◆ **DATA TO PROCESS**:
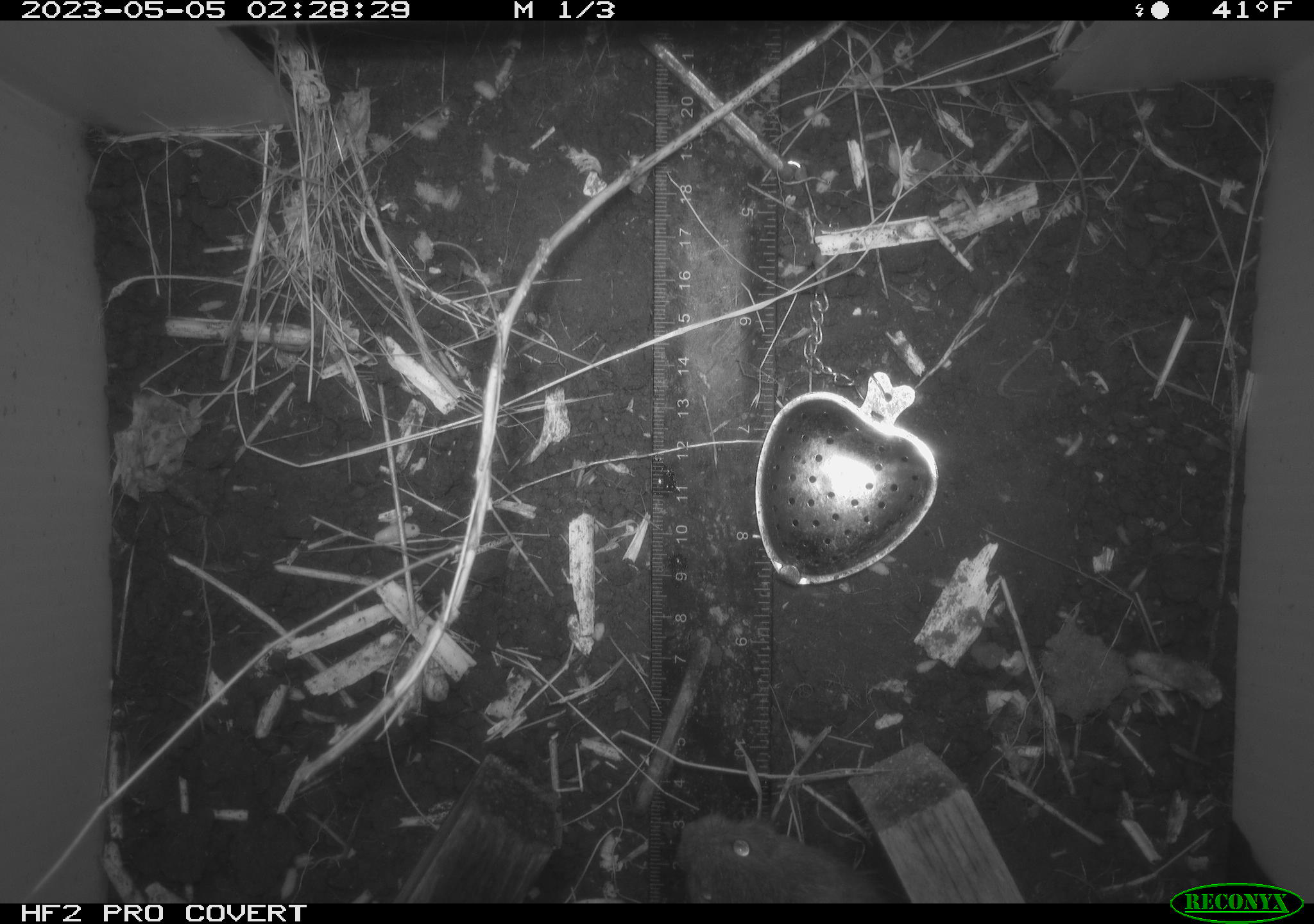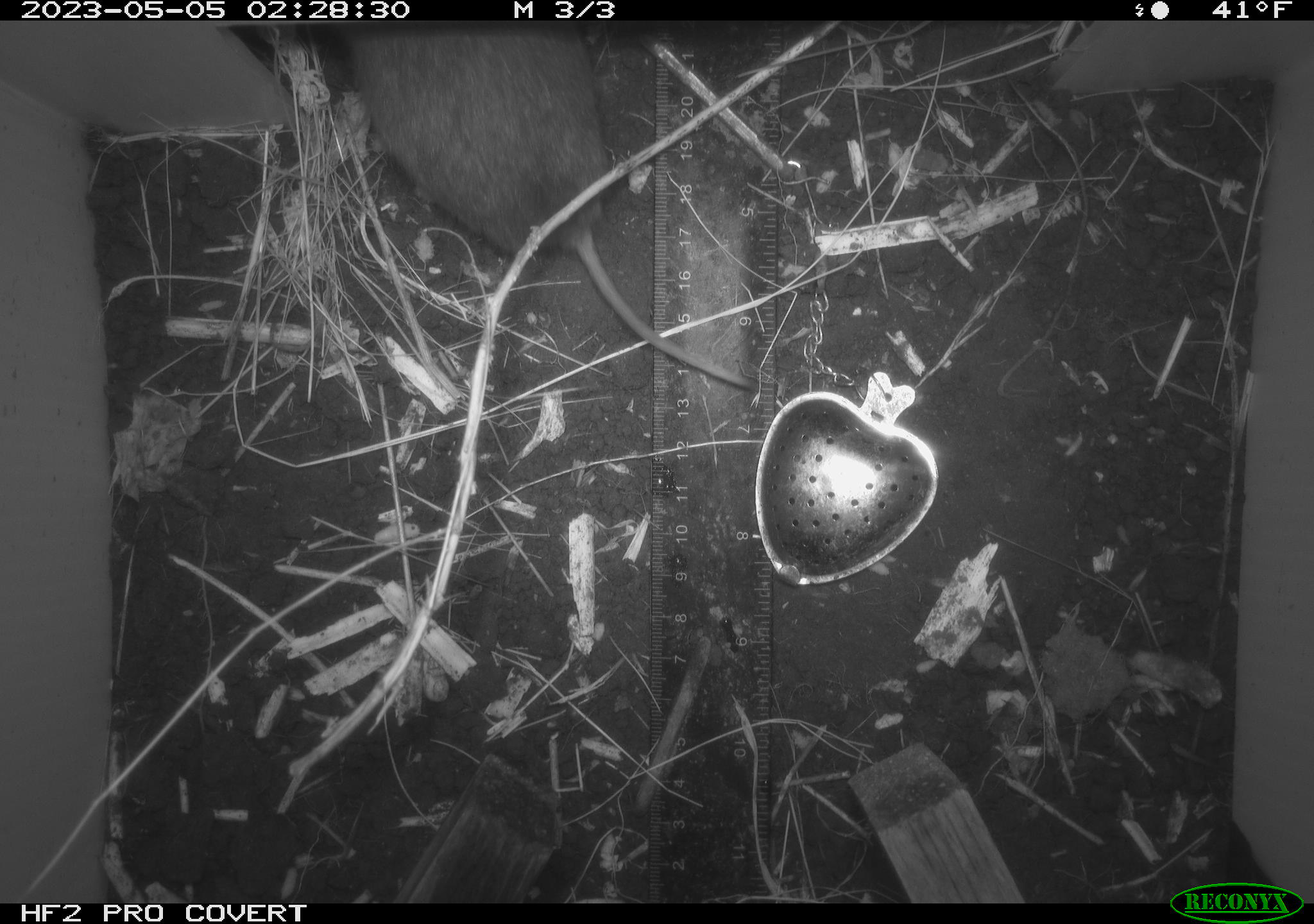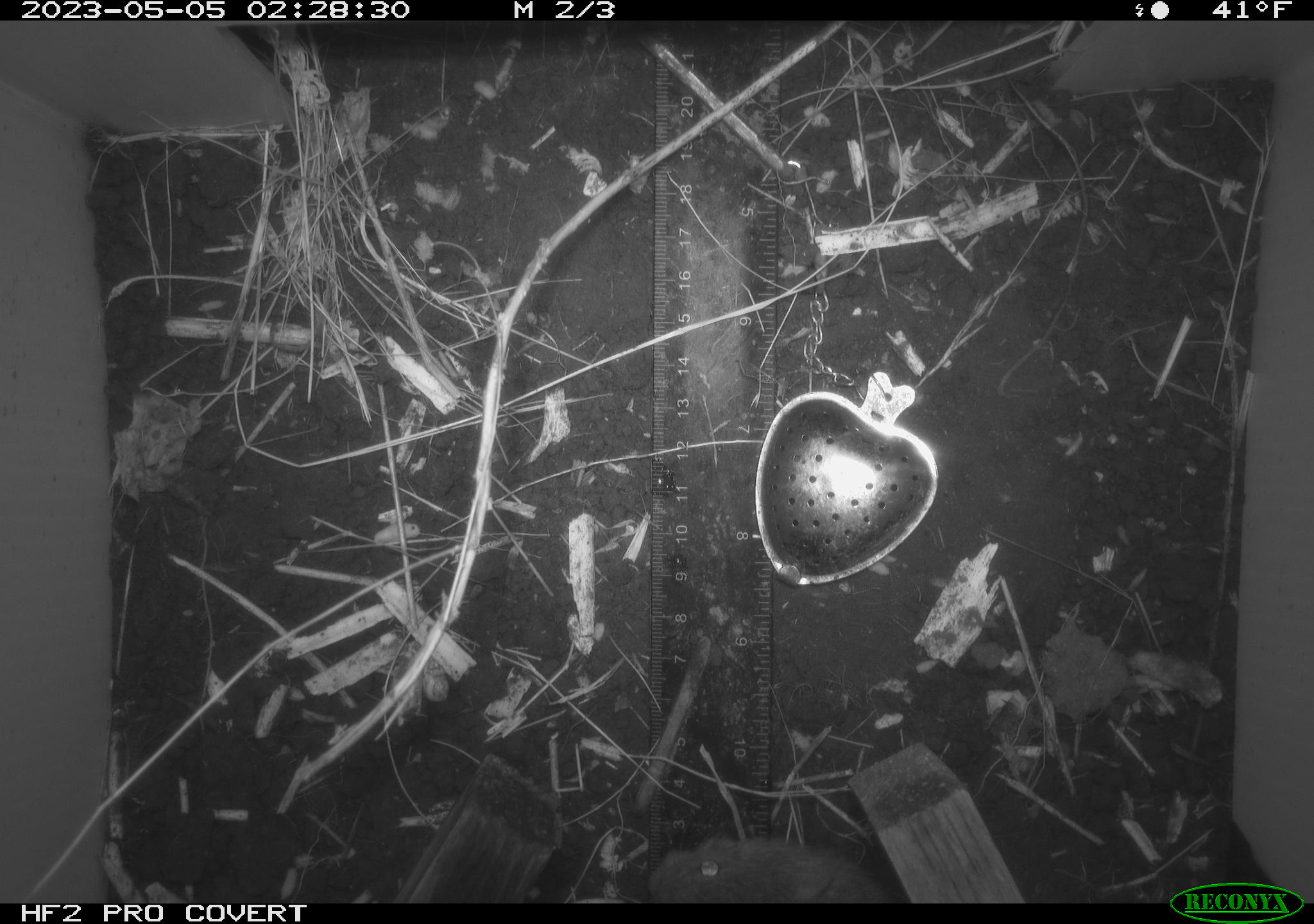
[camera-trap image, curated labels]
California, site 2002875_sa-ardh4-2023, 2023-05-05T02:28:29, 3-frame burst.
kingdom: Animalia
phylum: Chordata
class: Mammalia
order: Rodentia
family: Cricetidae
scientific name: Arvicolinae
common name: voles, lemmings, and muskrats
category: arvicolinae subfamily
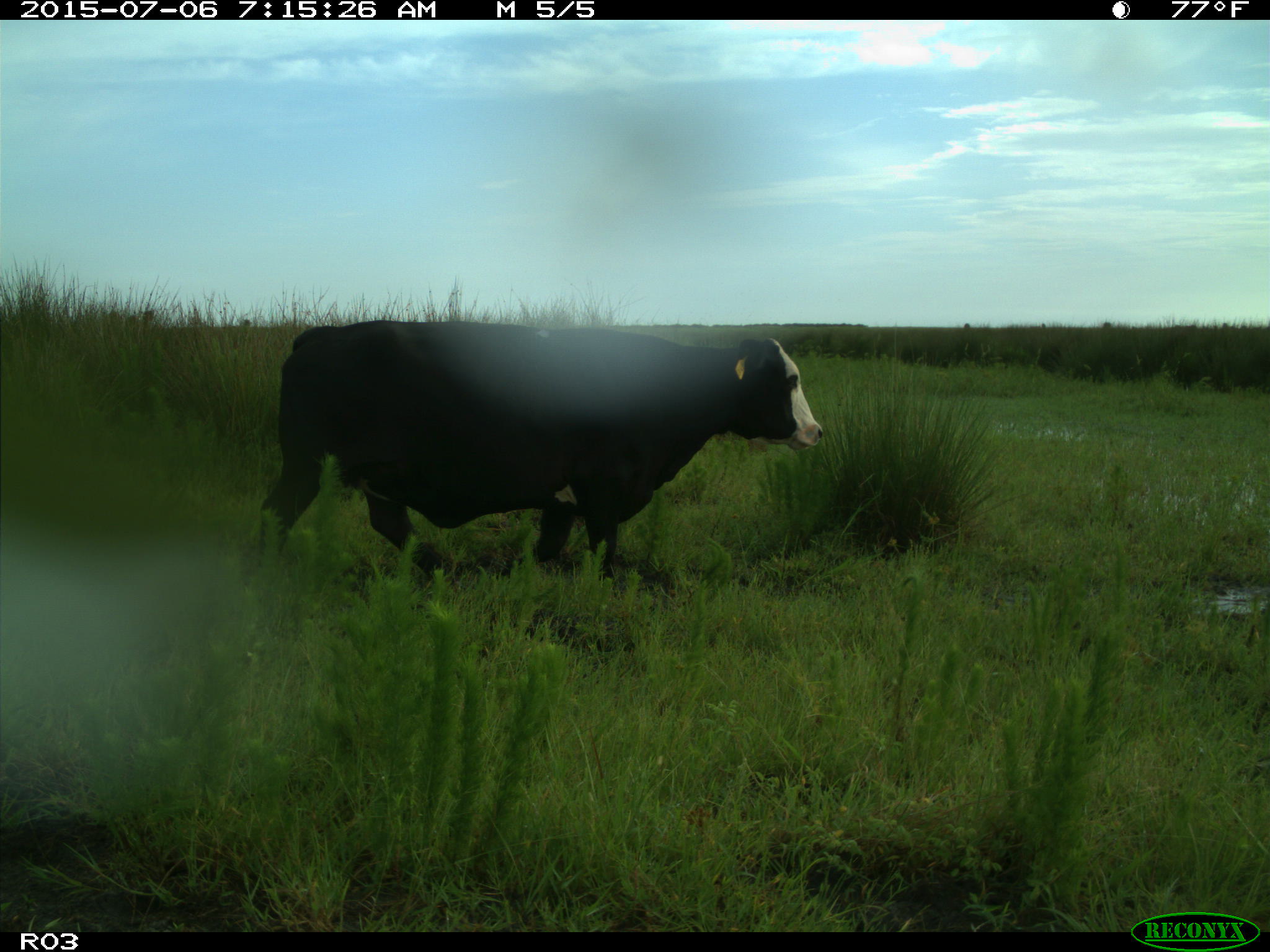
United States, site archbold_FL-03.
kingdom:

◆ **TASK DESCRIPTION**: If a line in the records contains the word "site", copy it out.

◆ **RESPONSE TO THE EXERCISE**:
California, site 2002875_sa-ardh4-2023, 2023-05-05T02:28:29, 3-frame burst.
United States, site archbold_FL-03.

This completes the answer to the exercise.